Per tutta la vita Cattaneo aveva bistrattato professori "ignoranti", politici "bambini", diplomatici' "impossibili", generali "incapaci", operai "inesperti", agricoltori "patriarcali". Aveva avuto a che fare, ovunque, con "la retorica che ci rode le ossa". Grande sconfitto del Risorgimento, era del parere che la palestra migliore del cittadino fosse la scuola, non il campo di battaglia. Una scuola che mirasse soprattutto a realizzare "la connessione tra gli studi e la vita". Diceva: "Abbiamo visto le scuole pubbliche italiane influire più presto a prostrare il carattere nazionale che a formarlo, trattenendolo solo nelle soddisfazioni indecise e nelle inquietudini morbose di una scienza di parole e di date, di servili declamazioni o di ammirazioni codarde".

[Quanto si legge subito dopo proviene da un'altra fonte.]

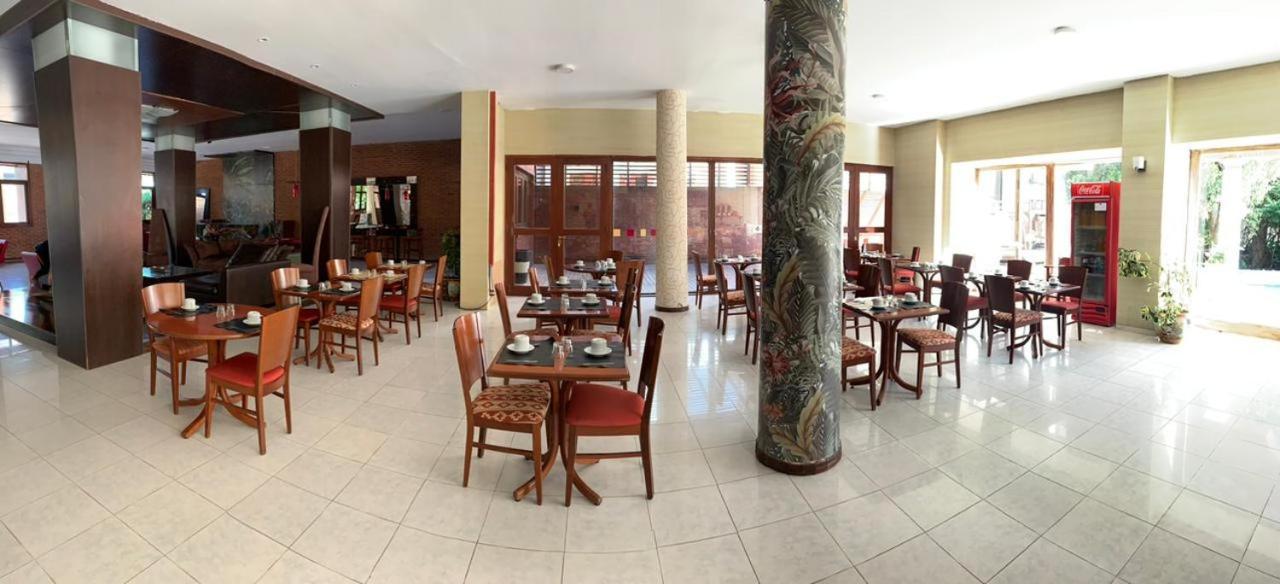 Bagu Hotel Pinamar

In un'Italia che contava due milioni di ragazzi su tre senza scuola (in Lombardia un alunno su undici abitanti; in Sicilia uno su 108), Cattaneo sosteneva: scuola per tutti. L'istruzione, diceva, "è la più valida tutela della libertà". Mentre gli altri dicevano "concordia", Cattaneo diceva "autonomia". Diceva "regioni", mentre gli altri dicevano "unità". Temeva che l'accentramento avrebbe portato ad anteporre la potenza nazionale alla libertà personale, a rendere naturale la disposizione alle guerre, a "militarizzare" la società.
Non era un uomo politico. "Non tiratemi in politica", raccomandava. "Non voglio mescolarmi di politica attiva. Non sono nato agitatore". Si sentiva destinato a "cose più alla mano e destinate a friggere". Solo una volta venne meno al suo proposito. "Mi vi tirò per i panni quel buttafuori di Cernuschi e mi mise in punto di fare l'eroe per 48 ore". Fu quando si schierò col popolo di Milano, dopo che aveva sperato nella trasformazione dell'impero austriaco in un grande Stato federale. Tornato Radetzky, andò a Parigi a chiedere aiuto alla seconda Repubblica e a raccontare la verità su certe calunnie divulgate dagli agenti piemontesi: che cioè i milanesi fossero tanto austriaci da tirar fucilate alla schiena dei soldati dei Savoia.
Cattaneo morì quando l'Italia compiva otto anni, questa nuova Italia che - diceva - "sulle cose vecchie ha dato una mano di bianco". Lui si era battuto perché gli italiani' diventassero "responsabili delle proprie sorti, sicché non possano più lagnarsi che di se stessi". Magnanima illusione. Il 5 febbraio '69 nessuno si' ricordò che quel giorno cadeva il centenario della sua morte. Adesso la sua ombra ritorna, trascinata arbitrariamente in nome del federalismo sul carroccio dei leghisti. Che gli tocchi ancora di fare l'eroe "per 48 ore", come "durante il diavolezzo dei cinque giorni"?